L’Exil: la Martinique habite l’imaginaire d’Ozoua, native-natale. Son île-mère, île-chair, île-chère est ainsi espérée (p.25, 27, 32, 36, 45 et 49): «Il est une île/Une île, mon île/MARTINIQUE» (p.32). Souvenirs de ce temps d’authentique Martinique: le kaladja (p.25), le chapeau bakoua (p.27), le manguier du jardin «l’arbre nourricier» (p.45) et «le poisson frit de maman» (p.49)
La condition de l’homme – ses attentes, ses limites: Ozoua évoque l’Amour, celui qui donne et celui qui reprend. Amours reçues, amours déçues. Et une donnée immuable: ce temps qui passe, indéfectiblement…La tonalité de ces poèmes: la lucidité.

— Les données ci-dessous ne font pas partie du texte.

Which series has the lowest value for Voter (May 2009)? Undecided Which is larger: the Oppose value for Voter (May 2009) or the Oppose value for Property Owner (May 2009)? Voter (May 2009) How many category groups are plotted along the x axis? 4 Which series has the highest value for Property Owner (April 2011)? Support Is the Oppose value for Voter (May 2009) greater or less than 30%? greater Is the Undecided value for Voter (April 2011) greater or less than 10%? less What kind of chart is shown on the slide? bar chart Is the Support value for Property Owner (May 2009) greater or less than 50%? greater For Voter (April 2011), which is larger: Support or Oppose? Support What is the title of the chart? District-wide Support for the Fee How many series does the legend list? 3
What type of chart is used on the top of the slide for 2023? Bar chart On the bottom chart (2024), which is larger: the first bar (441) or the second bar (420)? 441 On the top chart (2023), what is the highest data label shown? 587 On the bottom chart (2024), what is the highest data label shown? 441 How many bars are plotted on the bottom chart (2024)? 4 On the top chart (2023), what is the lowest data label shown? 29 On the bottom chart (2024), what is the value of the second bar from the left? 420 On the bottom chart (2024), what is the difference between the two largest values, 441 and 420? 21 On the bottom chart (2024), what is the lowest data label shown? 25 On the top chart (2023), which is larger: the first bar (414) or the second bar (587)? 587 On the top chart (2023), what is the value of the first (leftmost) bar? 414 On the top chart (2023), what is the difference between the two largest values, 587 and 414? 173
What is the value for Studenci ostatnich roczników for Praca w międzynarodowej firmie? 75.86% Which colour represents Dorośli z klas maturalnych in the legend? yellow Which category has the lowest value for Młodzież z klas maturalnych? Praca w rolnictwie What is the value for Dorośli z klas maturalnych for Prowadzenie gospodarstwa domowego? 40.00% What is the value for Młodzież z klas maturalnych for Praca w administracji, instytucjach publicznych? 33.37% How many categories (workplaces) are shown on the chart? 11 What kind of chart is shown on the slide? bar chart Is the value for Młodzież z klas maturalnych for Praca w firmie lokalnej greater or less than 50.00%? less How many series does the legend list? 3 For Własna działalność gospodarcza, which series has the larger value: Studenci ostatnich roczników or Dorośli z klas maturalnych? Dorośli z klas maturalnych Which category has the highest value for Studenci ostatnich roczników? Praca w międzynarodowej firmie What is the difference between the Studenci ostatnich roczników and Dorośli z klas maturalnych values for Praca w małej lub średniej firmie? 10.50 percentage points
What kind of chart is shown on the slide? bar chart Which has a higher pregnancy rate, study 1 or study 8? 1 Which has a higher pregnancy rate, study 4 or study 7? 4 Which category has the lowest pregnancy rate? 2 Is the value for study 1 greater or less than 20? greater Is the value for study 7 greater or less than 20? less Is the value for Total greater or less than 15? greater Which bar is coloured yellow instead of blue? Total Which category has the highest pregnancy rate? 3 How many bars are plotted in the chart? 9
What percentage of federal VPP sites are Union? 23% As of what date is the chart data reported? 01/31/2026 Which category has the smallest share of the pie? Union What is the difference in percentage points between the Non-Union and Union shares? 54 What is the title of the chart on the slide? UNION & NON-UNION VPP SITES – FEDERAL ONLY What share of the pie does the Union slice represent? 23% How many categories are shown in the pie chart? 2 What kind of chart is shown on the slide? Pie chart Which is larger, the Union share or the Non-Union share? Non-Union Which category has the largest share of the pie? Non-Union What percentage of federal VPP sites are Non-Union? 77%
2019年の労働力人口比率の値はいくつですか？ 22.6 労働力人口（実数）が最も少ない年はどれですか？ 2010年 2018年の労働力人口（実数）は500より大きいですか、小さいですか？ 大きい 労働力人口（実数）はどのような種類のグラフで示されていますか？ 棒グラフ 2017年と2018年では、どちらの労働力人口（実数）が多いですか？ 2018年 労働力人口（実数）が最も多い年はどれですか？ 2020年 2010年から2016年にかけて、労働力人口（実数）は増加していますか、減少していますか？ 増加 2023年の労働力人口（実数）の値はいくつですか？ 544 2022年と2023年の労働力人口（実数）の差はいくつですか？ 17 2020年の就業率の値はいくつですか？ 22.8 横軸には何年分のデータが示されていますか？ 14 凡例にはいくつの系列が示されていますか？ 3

La revendication d’une liberté, malgré tout: Ozoua s’octroie le droit d’être soi. Etre. Sans étiquette. Sans frein. L’occasion de revendiquer son universalité, son humanité.
Extraits: «Pourquoi veux-tu me réduire/A une parcelle de terre/A une région, un pays, un continent? Puisque je suis de cette terre/La terre m’appartient» (p. 40) – «Liberté, liberté, liberté/Enfin libre/A tout jamais libre!» (p. 44)
Mon coup de cœur: Ozoua explique la création du mot «ESPOIR» avec un clin d’œil poétique. Un magicien en manque d’inspiration (p. 39) a assemblé six lettres oubliées E-S-P-O-I-R.
Dans «En Poésie la Vie», OZOUA écrit ses convictions de valeurs et d’écriture. Elle écrit un vécu perceptible, sous-jacent. Sa détermination: une poésie comme force de résilience, de survivance.